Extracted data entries
==============================
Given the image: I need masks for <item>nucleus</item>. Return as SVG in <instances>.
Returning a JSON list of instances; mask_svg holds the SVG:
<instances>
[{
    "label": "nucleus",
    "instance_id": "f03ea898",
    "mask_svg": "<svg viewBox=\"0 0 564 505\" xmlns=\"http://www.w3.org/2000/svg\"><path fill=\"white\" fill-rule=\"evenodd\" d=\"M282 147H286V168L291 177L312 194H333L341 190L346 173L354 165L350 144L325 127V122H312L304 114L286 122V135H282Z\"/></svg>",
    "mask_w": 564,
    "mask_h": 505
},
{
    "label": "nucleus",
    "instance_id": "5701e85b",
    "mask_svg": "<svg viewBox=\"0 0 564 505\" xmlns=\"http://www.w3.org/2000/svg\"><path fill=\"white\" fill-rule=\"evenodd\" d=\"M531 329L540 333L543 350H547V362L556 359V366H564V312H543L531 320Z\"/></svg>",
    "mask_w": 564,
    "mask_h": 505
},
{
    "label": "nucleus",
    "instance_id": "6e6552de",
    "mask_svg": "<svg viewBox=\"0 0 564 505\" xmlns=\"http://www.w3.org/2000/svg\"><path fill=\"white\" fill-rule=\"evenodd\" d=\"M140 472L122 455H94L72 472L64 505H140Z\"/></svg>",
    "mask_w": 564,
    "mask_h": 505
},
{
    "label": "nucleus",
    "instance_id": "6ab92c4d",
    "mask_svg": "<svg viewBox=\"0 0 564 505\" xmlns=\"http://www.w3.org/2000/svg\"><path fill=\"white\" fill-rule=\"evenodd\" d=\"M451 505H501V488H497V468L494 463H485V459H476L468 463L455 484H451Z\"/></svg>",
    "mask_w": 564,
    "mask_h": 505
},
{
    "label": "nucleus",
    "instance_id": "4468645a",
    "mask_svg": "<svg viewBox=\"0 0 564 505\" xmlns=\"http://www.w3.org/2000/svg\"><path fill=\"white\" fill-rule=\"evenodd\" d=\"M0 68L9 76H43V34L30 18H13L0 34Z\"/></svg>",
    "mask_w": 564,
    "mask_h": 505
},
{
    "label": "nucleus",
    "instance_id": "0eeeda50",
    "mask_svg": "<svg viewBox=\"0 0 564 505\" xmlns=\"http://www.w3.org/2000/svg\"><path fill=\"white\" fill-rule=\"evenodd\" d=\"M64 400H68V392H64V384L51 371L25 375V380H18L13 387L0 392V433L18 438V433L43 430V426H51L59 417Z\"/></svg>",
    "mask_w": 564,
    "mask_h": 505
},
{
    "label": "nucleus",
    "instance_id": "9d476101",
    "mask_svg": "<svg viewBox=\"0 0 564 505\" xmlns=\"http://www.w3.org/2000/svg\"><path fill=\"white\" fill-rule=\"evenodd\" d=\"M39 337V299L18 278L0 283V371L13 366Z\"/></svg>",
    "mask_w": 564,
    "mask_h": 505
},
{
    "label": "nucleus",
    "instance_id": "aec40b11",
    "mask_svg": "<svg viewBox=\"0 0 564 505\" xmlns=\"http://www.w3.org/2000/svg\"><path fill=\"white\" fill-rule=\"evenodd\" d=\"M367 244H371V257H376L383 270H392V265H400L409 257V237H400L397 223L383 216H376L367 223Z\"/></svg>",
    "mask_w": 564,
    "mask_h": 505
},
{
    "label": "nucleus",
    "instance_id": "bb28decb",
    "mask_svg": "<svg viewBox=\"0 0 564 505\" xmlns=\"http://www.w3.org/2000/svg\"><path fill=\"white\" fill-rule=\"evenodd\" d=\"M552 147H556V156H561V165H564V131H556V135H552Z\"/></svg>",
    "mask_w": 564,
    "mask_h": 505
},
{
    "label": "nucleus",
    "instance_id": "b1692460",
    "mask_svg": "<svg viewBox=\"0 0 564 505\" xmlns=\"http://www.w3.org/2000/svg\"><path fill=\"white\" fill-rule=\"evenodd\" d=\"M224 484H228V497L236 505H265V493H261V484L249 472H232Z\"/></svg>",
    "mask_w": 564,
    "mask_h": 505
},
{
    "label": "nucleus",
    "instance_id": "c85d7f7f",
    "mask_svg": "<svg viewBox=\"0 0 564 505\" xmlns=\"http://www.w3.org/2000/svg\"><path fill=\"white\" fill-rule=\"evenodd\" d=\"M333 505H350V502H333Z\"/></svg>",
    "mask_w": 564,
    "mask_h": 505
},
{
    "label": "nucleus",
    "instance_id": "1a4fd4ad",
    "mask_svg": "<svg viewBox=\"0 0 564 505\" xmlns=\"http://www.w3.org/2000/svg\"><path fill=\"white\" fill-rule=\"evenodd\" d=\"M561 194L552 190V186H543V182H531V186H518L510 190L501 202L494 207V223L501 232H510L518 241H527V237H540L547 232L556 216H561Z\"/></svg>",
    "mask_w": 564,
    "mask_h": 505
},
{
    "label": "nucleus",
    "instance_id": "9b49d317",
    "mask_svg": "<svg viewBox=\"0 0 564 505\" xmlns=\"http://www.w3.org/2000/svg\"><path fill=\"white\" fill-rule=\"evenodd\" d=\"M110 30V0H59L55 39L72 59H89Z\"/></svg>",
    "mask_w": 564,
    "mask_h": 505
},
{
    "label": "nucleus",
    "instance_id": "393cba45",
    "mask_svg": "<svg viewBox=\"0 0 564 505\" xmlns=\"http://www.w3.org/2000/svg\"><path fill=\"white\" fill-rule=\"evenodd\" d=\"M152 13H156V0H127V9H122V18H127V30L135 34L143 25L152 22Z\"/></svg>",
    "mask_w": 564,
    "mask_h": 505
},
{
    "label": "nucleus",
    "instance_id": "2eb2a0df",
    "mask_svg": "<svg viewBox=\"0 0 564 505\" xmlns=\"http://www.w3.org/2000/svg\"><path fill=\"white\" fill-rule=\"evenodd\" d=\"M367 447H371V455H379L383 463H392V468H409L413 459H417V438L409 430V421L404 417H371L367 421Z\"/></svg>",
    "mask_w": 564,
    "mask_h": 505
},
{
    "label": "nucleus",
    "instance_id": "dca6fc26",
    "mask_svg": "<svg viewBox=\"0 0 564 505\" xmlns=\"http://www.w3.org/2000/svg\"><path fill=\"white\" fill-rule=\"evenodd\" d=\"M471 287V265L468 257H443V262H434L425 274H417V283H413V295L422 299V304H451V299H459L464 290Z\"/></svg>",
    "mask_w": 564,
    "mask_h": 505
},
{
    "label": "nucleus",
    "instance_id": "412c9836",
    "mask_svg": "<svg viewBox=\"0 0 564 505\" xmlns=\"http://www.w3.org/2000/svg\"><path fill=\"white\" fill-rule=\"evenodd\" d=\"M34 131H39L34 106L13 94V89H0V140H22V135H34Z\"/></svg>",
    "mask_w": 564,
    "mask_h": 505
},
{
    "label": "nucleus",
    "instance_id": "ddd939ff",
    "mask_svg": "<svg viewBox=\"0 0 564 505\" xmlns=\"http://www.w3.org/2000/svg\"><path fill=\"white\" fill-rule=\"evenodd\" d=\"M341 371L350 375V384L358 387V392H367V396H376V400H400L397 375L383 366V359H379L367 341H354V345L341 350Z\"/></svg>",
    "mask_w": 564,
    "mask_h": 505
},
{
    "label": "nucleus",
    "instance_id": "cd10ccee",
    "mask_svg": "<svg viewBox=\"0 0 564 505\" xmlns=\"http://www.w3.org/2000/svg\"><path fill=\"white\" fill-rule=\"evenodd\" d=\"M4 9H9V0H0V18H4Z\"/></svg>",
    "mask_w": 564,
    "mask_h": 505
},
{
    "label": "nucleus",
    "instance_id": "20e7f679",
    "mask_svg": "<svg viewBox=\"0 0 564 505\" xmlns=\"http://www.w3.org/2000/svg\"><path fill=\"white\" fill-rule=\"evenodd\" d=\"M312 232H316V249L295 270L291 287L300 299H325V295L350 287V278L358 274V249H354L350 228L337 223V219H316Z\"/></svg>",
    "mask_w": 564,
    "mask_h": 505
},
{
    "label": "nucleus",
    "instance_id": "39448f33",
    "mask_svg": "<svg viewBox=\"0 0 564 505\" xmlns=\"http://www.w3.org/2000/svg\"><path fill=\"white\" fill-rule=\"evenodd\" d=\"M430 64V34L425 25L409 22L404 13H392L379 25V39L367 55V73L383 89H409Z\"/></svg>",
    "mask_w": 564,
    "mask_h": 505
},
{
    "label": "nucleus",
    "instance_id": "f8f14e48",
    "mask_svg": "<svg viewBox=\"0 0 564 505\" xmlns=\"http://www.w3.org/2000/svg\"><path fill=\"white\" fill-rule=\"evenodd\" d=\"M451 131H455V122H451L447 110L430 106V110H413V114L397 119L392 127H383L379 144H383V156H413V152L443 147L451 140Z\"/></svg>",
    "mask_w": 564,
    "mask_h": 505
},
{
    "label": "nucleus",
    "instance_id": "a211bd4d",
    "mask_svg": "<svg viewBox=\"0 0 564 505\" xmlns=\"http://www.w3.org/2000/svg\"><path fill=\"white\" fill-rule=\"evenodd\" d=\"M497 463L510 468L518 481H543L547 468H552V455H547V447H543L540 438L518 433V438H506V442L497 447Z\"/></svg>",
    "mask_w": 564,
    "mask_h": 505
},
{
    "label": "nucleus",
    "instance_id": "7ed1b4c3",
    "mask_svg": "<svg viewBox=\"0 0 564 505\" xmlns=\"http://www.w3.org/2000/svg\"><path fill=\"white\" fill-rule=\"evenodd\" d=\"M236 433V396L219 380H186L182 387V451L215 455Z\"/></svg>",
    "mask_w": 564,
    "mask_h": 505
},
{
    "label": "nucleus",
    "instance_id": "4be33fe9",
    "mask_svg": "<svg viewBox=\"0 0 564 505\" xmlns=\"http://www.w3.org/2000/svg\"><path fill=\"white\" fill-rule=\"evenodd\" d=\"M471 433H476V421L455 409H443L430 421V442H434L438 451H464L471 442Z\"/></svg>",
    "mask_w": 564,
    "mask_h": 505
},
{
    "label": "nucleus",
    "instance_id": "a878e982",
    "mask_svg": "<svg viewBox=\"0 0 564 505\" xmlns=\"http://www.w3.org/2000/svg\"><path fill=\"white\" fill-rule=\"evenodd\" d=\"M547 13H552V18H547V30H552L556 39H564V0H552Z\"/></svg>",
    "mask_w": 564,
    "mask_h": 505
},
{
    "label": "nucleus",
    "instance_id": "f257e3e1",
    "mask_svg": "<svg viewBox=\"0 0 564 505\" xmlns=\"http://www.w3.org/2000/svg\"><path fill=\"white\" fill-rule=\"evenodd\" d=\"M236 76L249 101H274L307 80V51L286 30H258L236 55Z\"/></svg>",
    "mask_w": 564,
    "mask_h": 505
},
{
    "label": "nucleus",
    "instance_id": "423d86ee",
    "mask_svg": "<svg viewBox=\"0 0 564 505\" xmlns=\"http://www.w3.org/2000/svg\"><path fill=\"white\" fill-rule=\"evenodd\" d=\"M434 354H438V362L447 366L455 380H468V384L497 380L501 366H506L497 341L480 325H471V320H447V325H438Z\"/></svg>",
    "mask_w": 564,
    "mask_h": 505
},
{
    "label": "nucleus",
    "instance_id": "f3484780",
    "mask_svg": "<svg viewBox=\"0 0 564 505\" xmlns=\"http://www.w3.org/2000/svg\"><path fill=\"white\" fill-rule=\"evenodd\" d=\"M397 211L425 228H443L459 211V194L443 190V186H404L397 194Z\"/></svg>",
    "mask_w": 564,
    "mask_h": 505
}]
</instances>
==============================
Problem description:
Can you locate every line in the records above that contains the string "instances" and copy each of those lines?

Answer to this problem:
Given the image: I need masks for <item>nucleus</item>. Return as SVG in <instances>.
Returning a JSON list of instances; mask_svg holds the SVG:
<instances>
</instances>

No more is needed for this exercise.